Start PAGE
Started by emerydc8, Thu, 7 Nov 2019 08:46

emerydc8

I would have thought the 220 heading/vectors line would be drawn starting from 2.3 ILS, but it looks like the conditional waypoint at 400' AGL gets in the way, or the HDG is displayed as soon as the conditional waypoint is passed, regardless of the maneuvering done prior to getting to that heading.






Newark 4 Departure RW22R: Climbing LEFT turn heading 190 to D2.3 ILSQ, then climbing RIGHT turn heading 220. MAINTAIN 2500.

emerydc8

Now, from the other direction, this looks like what I would expect to see on the ND. But why the difference with the heading segment of the leg?





Newark 4 Departure RW04L: Climb heading 039 to 500, then climbing RIGHT turn heading 060 to D4.0 IEZA, then climbing LEFT turn heading 290. Cross TEB R214 WESTBOUND at or above 2500. Climb and MAINTAIN 3000.

Hardy Heinlin

These are two conditional, floating waypoints in a row: First the path termination at 500 ft which can be anywhere, then the termination at the 4 DME arc which can be anywhere because the starting point of this path can be anywhere. The computation of the locations of such floating waypoint sequences can be a nightmare, especially if 500, for example, will be reached outside the 4 DME arc, or at a point before the arc where HDG 060° is no longer possible -- and so on. Such a constellation is like a can of worms; the can may open when one parameter is by just a hair outside the scope.

On your first photo, the start of the vectors line seems correct as it starts at the 2 DME arc (should it really be 2, not 4 DME?) but at that point -- and at that predicted fly-over radius -- it may be impossible to turn far enough to the left to heading 190° before reaching 2 DME, and thus the line to ILSQ/02 may shoot into random nirvana anywhere outside the 2 DME arc.
End PAGE
_TASK BRIEF_
Copy the forum thread from "On your first" to "the 2 DME arc.", replacing "photo" with "screenshot" wherever it occurs.
Start RECORDED DATA
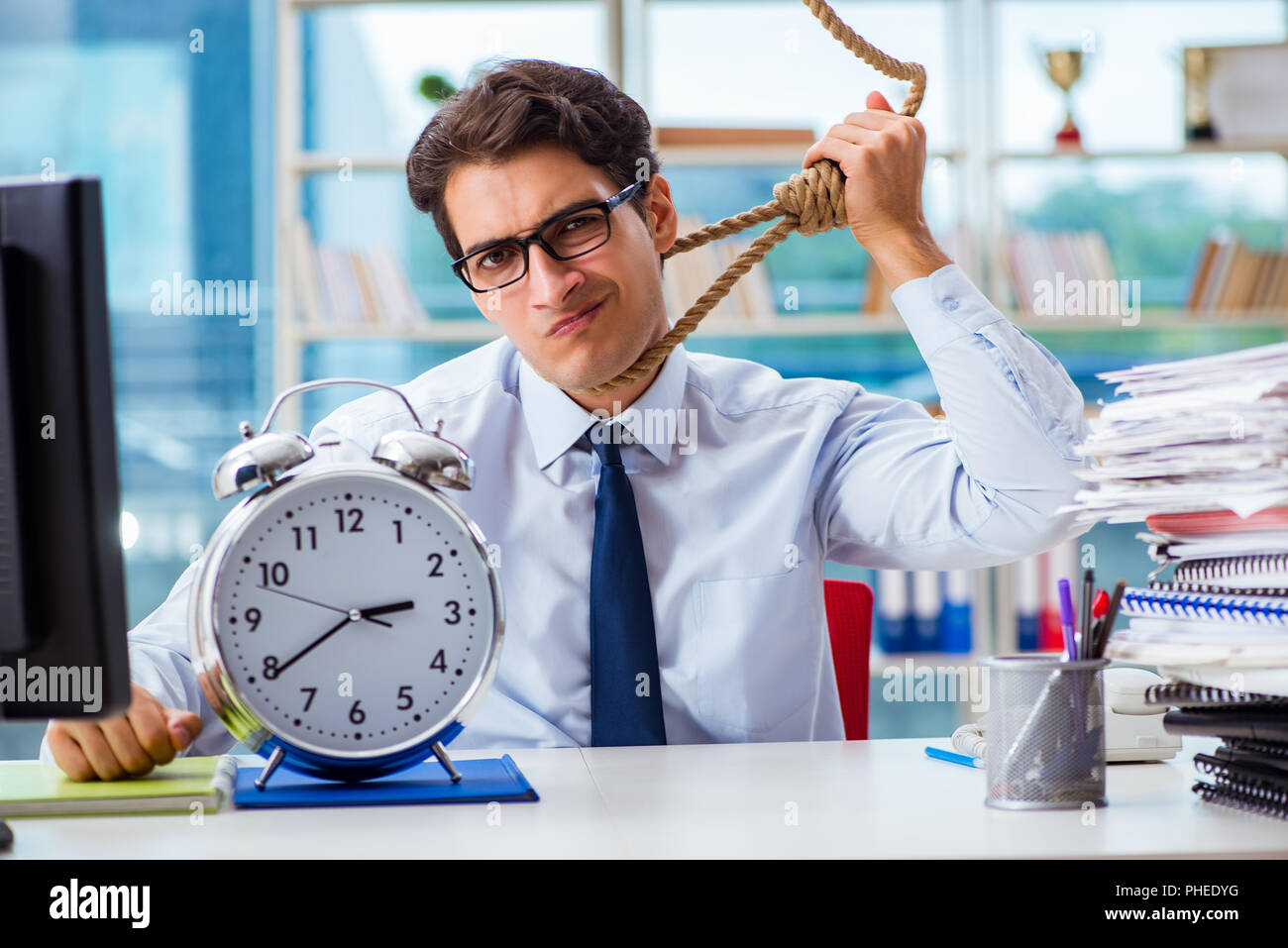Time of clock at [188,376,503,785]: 2:39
End RECORDED DATA
_SOLUTION TO THE EXERCISE_
On your first screenshot, the start of the vectors line seems correct as it starts at the 2 DME arc (should it really be 2, not 4 DME?) but at that point -- and at that predicted fly-over radius -- it may be impossible to turn far enough to the left to heading 190° before reaching 2 DME, and thus the line to ILSQ/02 may shoot into random nirvana anywhere outside the 2 DME arc.